**Prompt 1:** Could you repeat the rows from the line containing "If we compare" through the end of the rows, substituting "flower pot" for "plant pot" and changing nothing else? Leave the pictures out of your answer.

**Text shown:**
======

In one embodiment, input clock signal 106 is 40 MHz and input clock signal 126 is 38.4 MHz, output of PLL 108 is 640 MHz (40*16), output of PLL 128 is 624 MHz (38.4*16.25), data speed from first component 105 to second component 110 is 80 Mbits/second (40*2), so M/N=624/80=7.8. Data speed from second component 110 to first component 105 is 76.8M (38.4*2), so M/N of the SOC is 640/76.8=8.33.

At low speed, the interface controller does not utilize the PLL operation and will simply use the clock speed divided by a large margin (e.g., 8) and as such will give wide margins so that data can be recovered at this speed. At this speed, both the first component 105 and the second component 110 may negotiate the speed and settings.

The bits may be oversampled (e.g., greater than eight times) to recover the bits into and build packets. The receive oversample may be implemented using the system PLL (e.g., not a dedicated PLL). In another embodiment, the fixed length packet is 33 bits. The first component 105 may establish a full duplex communication channel and the first component 105 and the second component 110 may to perform a full handshake.

The first component 105 may include a first terminal (e.g., pad 158) and a second terminal (e.g., pad 168), the first terminal being coupled to a first data line 116 of the mid-speed interface 115 and the second terminal being coupled to a second data line 118 of the mid-speed interface 115.

The second component 110 may include a PLL 128 to receive an input clock signal 126 and to output an output signal. The second component 110 may include an interface controller 122 coupled to the PLL 128. The interface controller 122 may receive the input clock signal 126 and receive the output signal from the PLL 128. The interface controller 122 may perform speed switch upon reception of a speed-switch packet. A transmitter 184 and receiver 174 may be coupled to the interface controller 122. The receiver 174 may receive a first plurality of packets from the first component 105 at a clock rate based on the clock signal 106 via a mid-speed interface 115. The transmitter 184 may transmit packets to the first component 105 at a clock rate based on the clock signal 126. The mid-speed interface 115 may be a serial interface. The receiver 174 may receive a speed-switch packet from the first component 105 via the mid-speed interface 115 subsequent to the first plurality of packets. In response to receiving the speed-switch packet, the transmitter 184 may transmit a second plurality of packets to the first component 105 via the mid-speed interface 115 at a PLL rate based on the output signal. The PLL rate may be greater than the clock rate. In one embodiment, the clock rate is 2 to 5 Mbits/second and the PLL rate is 20 to 200 Mbits/second. In another embodiment, the PLL rate is about 80 Mbits/second.

======

**Data entries:**
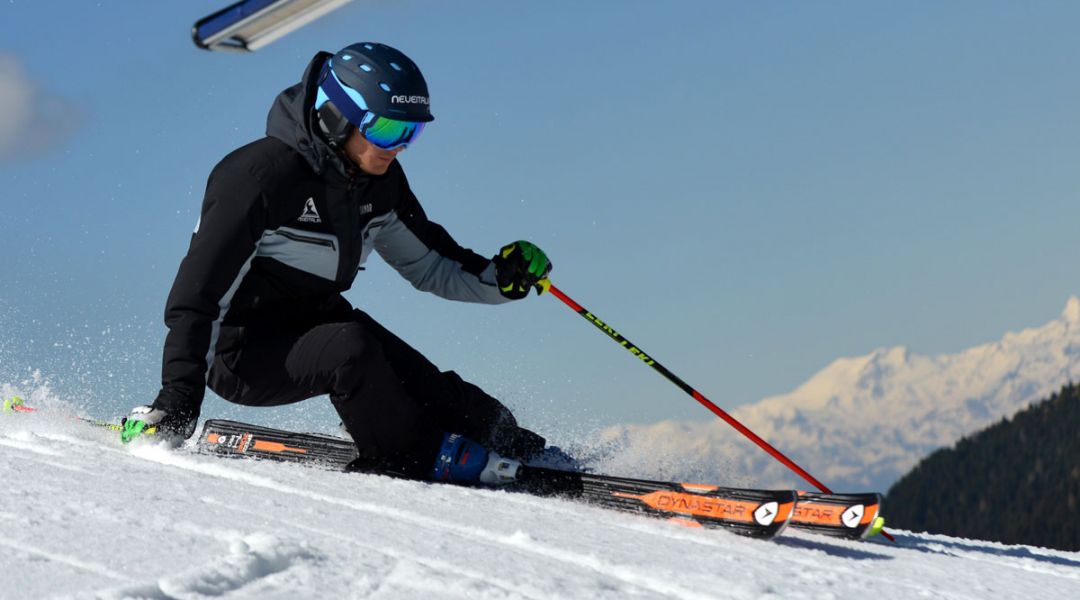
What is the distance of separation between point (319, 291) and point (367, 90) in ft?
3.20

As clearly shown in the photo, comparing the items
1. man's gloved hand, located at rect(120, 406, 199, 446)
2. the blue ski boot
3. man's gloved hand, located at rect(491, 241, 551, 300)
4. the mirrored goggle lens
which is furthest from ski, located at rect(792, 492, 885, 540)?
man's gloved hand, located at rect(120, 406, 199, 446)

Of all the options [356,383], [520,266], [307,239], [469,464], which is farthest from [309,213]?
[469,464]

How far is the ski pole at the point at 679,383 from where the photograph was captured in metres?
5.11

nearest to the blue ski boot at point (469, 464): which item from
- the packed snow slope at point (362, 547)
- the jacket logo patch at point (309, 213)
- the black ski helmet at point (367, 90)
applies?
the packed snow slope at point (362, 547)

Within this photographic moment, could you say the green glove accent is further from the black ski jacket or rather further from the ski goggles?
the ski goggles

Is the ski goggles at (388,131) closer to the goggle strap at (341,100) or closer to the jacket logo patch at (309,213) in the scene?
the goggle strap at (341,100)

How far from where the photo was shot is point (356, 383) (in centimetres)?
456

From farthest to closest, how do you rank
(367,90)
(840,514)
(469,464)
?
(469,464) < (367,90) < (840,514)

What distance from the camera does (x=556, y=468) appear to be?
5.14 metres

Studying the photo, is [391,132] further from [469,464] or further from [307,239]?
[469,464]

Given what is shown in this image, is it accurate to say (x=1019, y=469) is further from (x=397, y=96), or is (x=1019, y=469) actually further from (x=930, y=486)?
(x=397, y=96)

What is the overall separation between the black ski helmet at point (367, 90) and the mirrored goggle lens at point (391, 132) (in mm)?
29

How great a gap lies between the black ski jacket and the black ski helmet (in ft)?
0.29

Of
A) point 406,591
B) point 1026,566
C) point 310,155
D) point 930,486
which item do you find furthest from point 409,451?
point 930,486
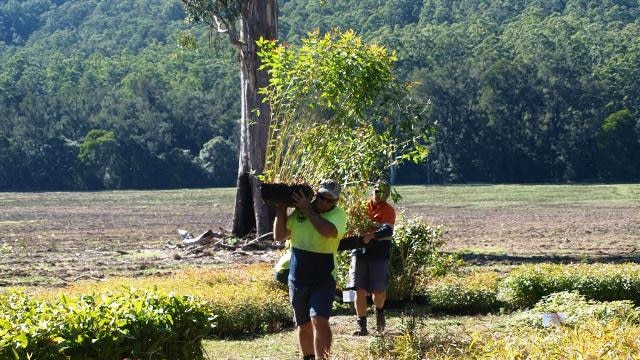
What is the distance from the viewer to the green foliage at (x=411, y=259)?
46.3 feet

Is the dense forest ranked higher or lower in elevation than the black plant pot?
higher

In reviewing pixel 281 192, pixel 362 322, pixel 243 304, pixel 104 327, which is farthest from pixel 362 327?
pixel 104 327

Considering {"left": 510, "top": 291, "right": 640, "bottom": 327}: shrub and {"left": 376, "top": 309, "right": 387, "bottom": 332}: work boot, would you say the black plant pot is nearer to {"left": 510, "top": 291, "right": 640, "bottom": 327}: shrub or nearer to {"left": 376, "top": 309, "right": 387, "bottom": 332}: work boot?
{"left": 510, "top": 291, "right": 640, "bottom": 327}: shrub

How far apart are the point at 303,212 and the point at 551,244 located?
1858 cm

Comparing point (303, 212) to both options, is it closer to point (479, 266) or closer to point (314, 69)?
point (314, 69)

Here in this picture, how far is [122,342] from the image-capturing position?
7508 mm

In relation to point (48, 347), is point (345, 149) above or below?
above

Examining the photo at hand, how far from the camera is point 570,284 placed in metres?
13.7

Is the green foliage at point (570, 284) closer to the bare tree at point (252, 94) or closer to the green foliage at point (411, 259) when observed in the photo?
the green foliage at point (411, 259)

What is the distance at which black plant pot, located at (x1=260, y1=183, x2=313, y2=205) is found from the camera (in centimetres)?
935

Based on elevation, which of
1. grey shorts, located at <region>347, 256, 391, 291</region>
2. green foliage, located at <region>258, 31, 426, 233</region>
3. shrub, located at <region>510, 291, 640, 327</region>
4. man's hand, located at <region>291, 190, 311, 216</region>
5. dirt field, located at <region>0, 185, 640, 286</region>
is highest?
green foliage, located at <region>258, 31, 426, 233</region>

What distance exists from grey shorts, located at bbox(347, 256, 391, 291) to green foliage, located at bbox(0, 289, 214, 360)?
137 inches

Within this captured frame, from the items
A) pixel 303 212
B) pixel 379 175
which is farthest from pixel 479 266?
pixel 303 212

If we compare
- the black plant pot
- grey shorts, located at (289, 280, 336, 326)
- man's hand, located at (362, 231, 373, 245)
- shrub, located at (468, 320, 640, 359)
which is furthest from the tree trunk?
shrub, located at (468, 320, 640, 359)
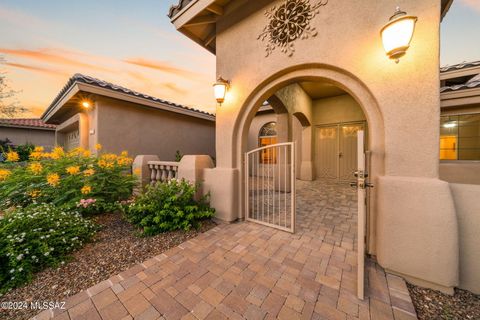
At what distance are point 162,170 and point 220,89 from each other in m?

======

**Prompt 2:** How would you restate the paragraph of the interface passage that begins "At low speed, the interface controller" more briefly, keeping its main facts?

**Task output 1:**
If we compare
- the black flower pot
- grey shorts, located at (289, 280, 336, 326)
- man's hand, located at (362, 231, 373, 245)
- shrub, located at (468, 320, 640, 359)
which is furthest from the tree trunk?
shrub, located at (468, 320, 640, 359)
At what distance are point 162,170 and point 220,89 from each other in m?

**Task output 2:** At low speed, the interface controller skips the PLL and divides the clock speed by a large margin (e.g., 8). This gives wide margins, so data can be recovered. At this speed, the first component 105 and the second component 110 may negotiate the speed and settings.